-- Text shown follows --

Author: Susanna Scherer RDH

Managing nervous patients can be very challenging for dental hygienists. Incorporating relaxation techniques into your practice may allow you to provide better care for these patients. Here are four ideas to help you create a calm environment that may make dental appointments more comfortable for your patients.

1. Set the Stage

Creating a warm, comfortable waiting room may help patients begin to relax before you even interact with them. Play soft music to help patients unwind as they wait for their appointment. Keep the waiting area free of clutter as a chaotic environment may increase stress for a nervous patient. Dentistry Today recommends decorating walls with "cheerful artwork" and painting walls a soothing color like blue or green. Comfortable seating may make the medical space more approachable and less like a sterile clinical waiting room. Also, burning candles at the front desk may not be safe, so consider plugging in lightly fragranced dispensers to mask the smell of disinfectants.

-- Text shown concluded --
-- Extracted material follows --

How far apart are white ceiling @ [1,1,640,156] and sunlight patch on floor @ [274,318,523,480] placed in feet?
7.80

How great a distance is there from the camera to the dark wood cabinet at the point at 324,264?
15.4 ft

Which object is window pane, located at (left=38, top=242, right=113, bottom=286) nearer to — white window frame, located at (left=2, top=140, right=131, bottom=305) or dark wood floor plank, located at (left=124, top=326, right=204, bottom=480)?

-- Extracted material concluded --

• What you will do
Can you retype the passage from the text on calming nervous dental patients, starting at "Creating a warm, comfortable" and ending at "smell of disinfectants."?

• Response below
Creating a warm, comfortable waiting room may help patients begin to relax before you even interact with them. Play soft music to help patients unwind as they wait for their appointment. Keep the waiting area free of clutter as a chaotic environment may increase stress for a nervous patient. Dentistry Today recommends decorating walls with "cheerful artwork" and painting walls a soothing color like blue or green. Comfortable seating may make the medical space more approachable and less like a sterile clinical waiting room. Also, burning candles at the front desk may not be safe, so consider plugging in lightly fragranced dispensers to mask the smell of disinfectants.